Pero el veredicto de Benedicto XVI era
candorosamente erróneo. Entonces, como ahora, no vivíamos en la dictadura del
relativismo, sino en la dictadura de la democracia entendida como religión
antropoteísta. En uno de sus escolios, Gómez Dávila explica este concepto a la
perfección: «La democracia no es procedimiento electoral, como lo imaginan los
católicos cándidos; ni régimen político, como lo pensó la burguesía hegemónica
del siglo XIX; ni estructura social, como lo enseña la doctrina norteamericana;
ni organización económica, como lo exige la tesis comunista. La democracia es
una religión antropoteísta. Su principio es una opción de carácter religioso,
un acto por el cual el hombre asume al hombre como Dios». Esta religión
antropoteísta tolera creencias de toda índole, siempre que no se atrevan a
rozar (¡ni siquiera a toser!) su meollo dogmático; y, en su igualitarismo de
hormiguero, permite que todas valgan exactamente lo mismo: o sea, nada. Esta
religión antropoteísta puede, por ejemplo, tolerar que un señor crea en la
resurrección de Cristo, como también tolera que otro señor crea que Peter
Parker, al sufrir el picotazo de una araña, se convirtió en Peter Parker. Ahora
bien, lo que esta religión no permitirá nunca, ni al señor que cree en la
resurrección de Cristo ni al que cree en el contagio arácnido de Peter Parker,
es que se atrevan a discutir los dogmas sobre los que se asienta su culto
antropoteísta.
Entre tales dogmas se cuenta, por supuesto, la
exaltación de la libertad sexual polimorfa. En el artículo arriba citado,
Enrique Álvarez llamaba la atención sobre la unanimidad sin discrepancias con
que nuestros más diversos (y aparentemente enfrentados) partidos políticos «han
participado, se han sumado sin rechistar, han perdido el culo por aparecer
junto a la gran bandera iridiscente». Y también señalaba que este año la
celebración del Orgullo Gay no ha necesitado combatir ni escarnecer a nadie,
porque ya no existe instancia alguna que se atreva a poner objeciones a la
libertad sexual polimorfa, ni siquiera la Iglesia jerárquica; que, lejos de
salir a las ‘periferias’, es cada vez más sumisa de la ortodoxia, más buscona
del halago del mundo y el abrigo del poder, más apoltronada e incapaz de rechistar
a los dogmas de la religión antropoteísta.
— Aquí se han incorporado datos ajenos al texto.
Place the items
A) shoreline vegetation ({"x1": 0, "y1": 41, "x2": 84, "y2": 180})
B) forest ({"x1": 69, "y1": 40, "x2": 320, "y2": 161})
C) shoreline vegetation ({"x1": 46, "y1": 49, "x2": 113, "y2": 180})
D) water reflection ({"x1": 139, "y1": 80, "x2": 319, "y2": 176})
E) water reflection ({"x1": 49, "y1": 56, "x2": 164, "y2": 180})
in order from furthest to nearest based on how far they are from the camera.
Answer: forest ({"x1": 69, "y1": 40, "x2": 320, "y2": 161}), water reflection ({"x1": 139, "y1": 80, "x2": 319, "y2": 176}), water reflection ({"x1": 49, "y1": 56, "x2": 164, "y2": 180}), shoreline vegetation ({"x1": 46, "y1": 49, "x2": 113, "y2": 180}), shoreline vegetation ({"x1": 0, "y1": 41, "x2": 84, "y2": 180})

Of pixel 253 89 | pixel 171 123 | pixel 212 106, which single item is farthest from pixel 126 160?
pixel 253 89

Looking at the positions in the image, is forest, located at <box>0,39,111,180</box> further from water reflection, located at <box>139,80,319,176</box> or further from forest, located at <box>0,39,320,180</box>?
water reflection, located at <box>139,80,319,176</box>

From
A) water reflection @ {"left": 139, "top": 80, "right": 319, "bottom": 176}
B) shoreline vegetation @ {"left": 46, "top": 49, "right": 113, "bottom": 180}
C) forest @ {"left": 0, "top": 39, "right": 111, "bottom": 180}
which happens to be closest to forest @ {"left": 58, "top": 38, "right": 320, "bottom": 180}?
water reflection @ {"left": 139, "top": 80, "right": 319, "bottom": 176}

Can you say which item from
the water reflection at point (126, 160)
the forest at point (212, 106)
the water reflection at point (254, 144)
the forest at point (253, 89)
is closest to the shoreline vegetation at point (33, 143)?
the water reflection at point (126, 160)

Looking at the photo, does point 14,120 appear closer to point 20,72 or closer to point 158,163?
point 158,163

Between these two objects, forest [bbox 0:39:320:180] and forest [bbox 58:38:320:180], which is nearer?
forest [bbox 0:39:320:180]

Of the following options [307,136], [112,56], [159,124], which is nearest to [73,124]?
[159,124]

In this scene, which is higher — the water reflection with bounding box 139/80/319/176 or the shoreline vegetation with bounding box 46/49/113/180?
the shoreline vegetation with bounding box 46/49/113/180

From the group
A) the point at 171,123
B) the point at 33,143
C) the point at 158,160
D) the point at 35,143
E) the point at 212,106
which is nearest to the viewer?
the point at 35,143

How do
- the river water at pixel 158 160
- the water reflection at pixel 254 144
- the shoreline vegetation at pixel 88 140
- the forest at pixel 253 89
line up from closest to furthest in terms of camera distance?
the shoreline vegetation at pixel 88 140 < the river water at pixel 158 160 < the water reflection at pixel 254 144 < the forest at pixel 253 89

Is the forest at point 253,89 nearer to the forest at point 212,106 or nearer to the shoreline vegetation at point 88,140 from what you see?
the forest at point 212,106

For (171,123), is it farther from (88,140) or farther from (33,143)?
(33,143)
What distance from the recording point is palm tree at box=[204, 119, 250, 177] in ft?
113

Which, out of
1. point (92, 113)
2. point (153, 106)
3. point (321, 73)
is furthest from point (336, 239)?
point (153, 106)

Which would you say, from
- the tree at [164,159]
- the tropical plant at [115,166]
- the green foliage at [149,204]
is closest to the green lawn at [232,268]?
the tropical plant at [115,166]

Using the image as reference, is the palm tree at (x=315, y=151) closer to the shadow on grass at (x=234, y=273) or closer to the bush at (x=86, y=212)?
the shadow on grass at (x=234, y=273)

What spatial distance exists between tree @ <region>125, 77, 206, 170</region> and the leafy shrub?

A mí, desde luego, me parece comprensible que la
gente se muestre (o se finja) orgullosa de acatar los dogmas de esta religión
antropoteísta vigente; pues a la intemperie (aunque sea con mitra) hace mucho
frío. Aunque deberíamos pararnos a reflexionar si la proclamación exultante y
un tanto aspaventera de tales dogmas no esconde alguna intención aviesa.
Resulta sumamente iluminador comprobar, por ejemplo, que el éxito apoteósico
(casi fulminante) cosechado durante las últimas décadas por los movimientos que
reclaman mayores y más superferolíticos derechos de bragueta discurre
simultáneo al estrepitoso fracaso cosechado por los movimientos que reclaman
derechos laborales. Resulta curioso que una causa universal que afecta a la
dignidad humana (pues sólo un trabajo protegido permite una vida digna) se haya
erosionado tanto, admitiendo formas de contratación auténticamente esclavistas,
mientras causas particulares que exaltan las alegrías de bragueta triunfan de
forma tan aturdidora. Y me pregunto si la religión antropoteísta que diviniza
las causas particulares de entrepierna no habrá encontrado, al fin, la fórmula
infalible para lograr que los hombres dejen de luchar por las causas
universales. Me pregunto si esta religión antropoteísta, bajo la apariencia de
divinizar al hombre, no estará más bien tratando de animalizarlo; o, como diría
Marcuse, de culminar su «desublimación represiva», exaltando su genitalidad.